Vanguard reverses its long-standing crypto ban
Vanguard will now allow clients to trade crypto-focused ETFs and funds for the first time. The shift ends a years-long internal ban on cryptocurrency products across its retail brokerage platform. The firm manages more than 11 trillion dollars and serves over 50 million investors worldwide. Until now, those investors needed other brokers to access spot Bitcoin ETFs and similar products. Vanguard will list selected funds tracking Bitcoin, Ethereum and XRP, alongside existing stock and bond ETFs. It will treat these crypto products as non-core alternatives, similar to gold or commodity strategies.
The company still refuses to launch its own crypto ETFs, citing volatility and return concerns. Instead, it will offer third-party funds that pass its internal risk and compliance reviews. Vanguard says it will continue blocking the most speculative products, including leveraged and memecoin-themed vehicles. The decision follows strong client demand and rising competition from rivals embracing regulated digital asset exposure.
How crypto ETFs work for everyday savers
As a reminder, an ETF is a pooled fund you buy like a single share on an exchange. Its price tracks a basket of underlying assets, such as shares, bonds, gold or cryptocurrencies. Crypto ETFs let investors gain Bitcoin or Ethereum exposure without managing wallets, private keys or specialist exchanges. Everything appears inside the same Vanguard account used for index funds and retirement portfolios. Fees and tax treatment follow normal brokerage rules, which many traditional investors already understand. For experienced traders, the change removes operational friction and counterparty risk linked to offshore trading venues.

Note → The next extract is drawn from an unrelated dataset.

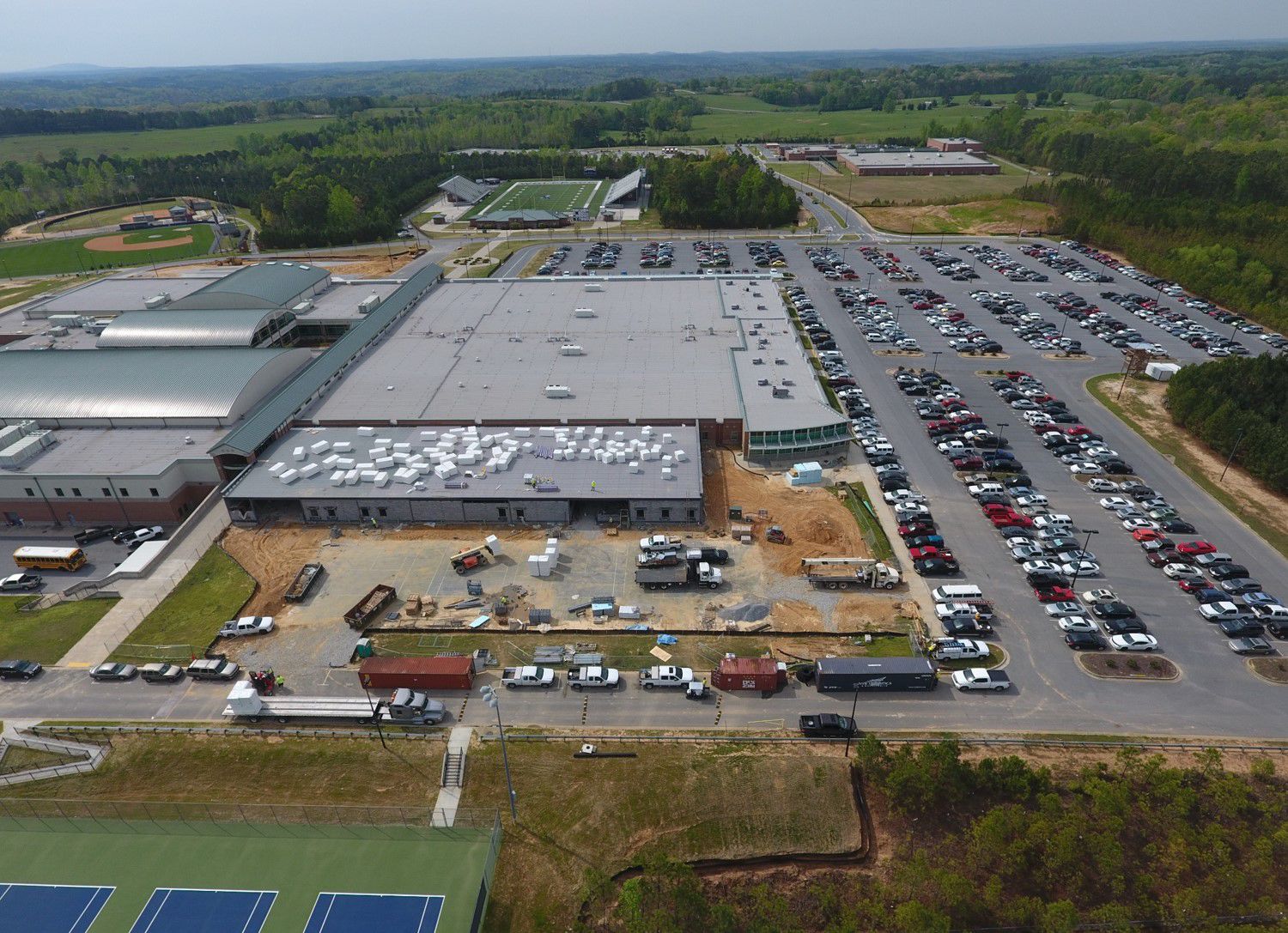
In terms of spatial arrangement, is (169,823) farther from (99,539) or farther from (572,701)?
(99,539)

Vanguard’s pivot also signals that crypto has reached a new stage of institutional acceptance. A conservative, low-cost asset manager now recognises digital assets as part of diversified portfolios. Industry analysts expect billions of dollars to flow into crypto ETFs as hesitant investors finally gain easy access. That extra demand could increase liquidity and reduce trading spreads across the broader cryptocurrency market.